EXERCISE DESCRIPTION>
Pick out each line below that contains the word "image" and copy those lines.

──────── DATASET RECORDS ────────

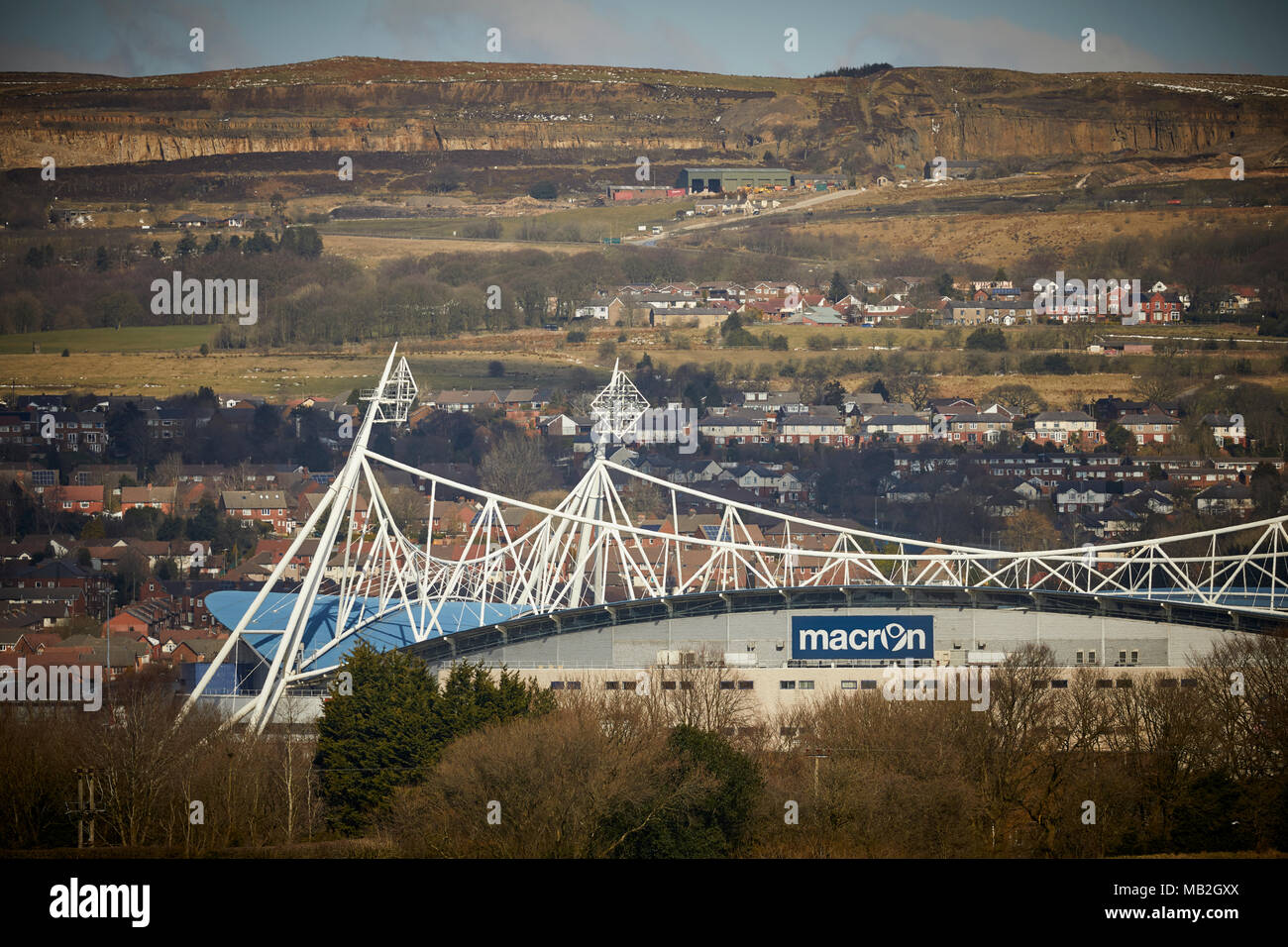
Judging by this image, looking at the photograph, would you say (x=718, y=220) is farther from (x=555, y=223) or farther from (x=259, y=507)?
(x=259, y=507)

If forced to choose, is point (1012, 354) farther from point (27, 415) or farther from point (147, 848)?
point (147, 848)

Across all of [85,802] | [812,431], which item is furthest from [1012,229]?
[85,802]

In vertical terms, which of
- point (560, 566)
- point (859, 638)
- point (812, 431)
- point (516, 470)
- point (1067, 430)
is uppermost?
point (812, 431)

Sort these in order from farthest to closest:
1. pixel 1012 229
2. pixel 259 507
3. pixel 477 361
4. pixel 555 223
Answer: pixel 555 223
pixel 1012 229
pixel 477 361
pixel 259 507

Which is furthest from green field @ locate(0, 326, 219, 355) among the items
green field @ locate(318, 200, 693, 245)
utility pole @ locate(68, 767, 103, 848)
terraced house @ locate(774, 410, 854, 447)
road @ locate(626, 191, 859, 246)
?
utility pole @ locate(68, 767, 103, 848)

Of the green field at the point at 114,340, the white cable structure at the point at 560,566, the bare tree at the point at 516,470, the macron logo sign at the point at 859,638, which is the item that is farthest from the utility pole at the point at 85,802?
the green field at the point at 114,340

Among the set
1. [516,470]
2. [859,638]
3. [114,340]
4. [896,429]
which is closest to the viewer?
[859,638]

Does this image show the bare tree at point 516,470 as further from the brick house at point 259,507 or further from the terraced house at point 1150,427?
the terraced house at point 1150,427
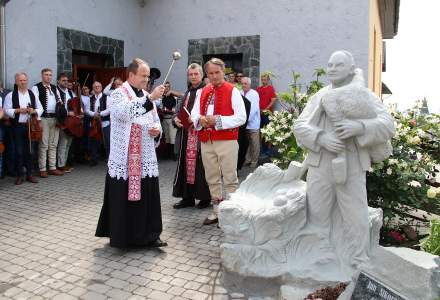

────────

EXPECTED ANSWER>
Judging by this image, looking at the photograph, would you say (x=718, y=220) is farther from (x=555, y=223) or farther from (x=259, y=507)?
Does this image show the bare tree at point 516,470 as further from the brick house at point 259,507 or further from the terraced house at point 1150,427?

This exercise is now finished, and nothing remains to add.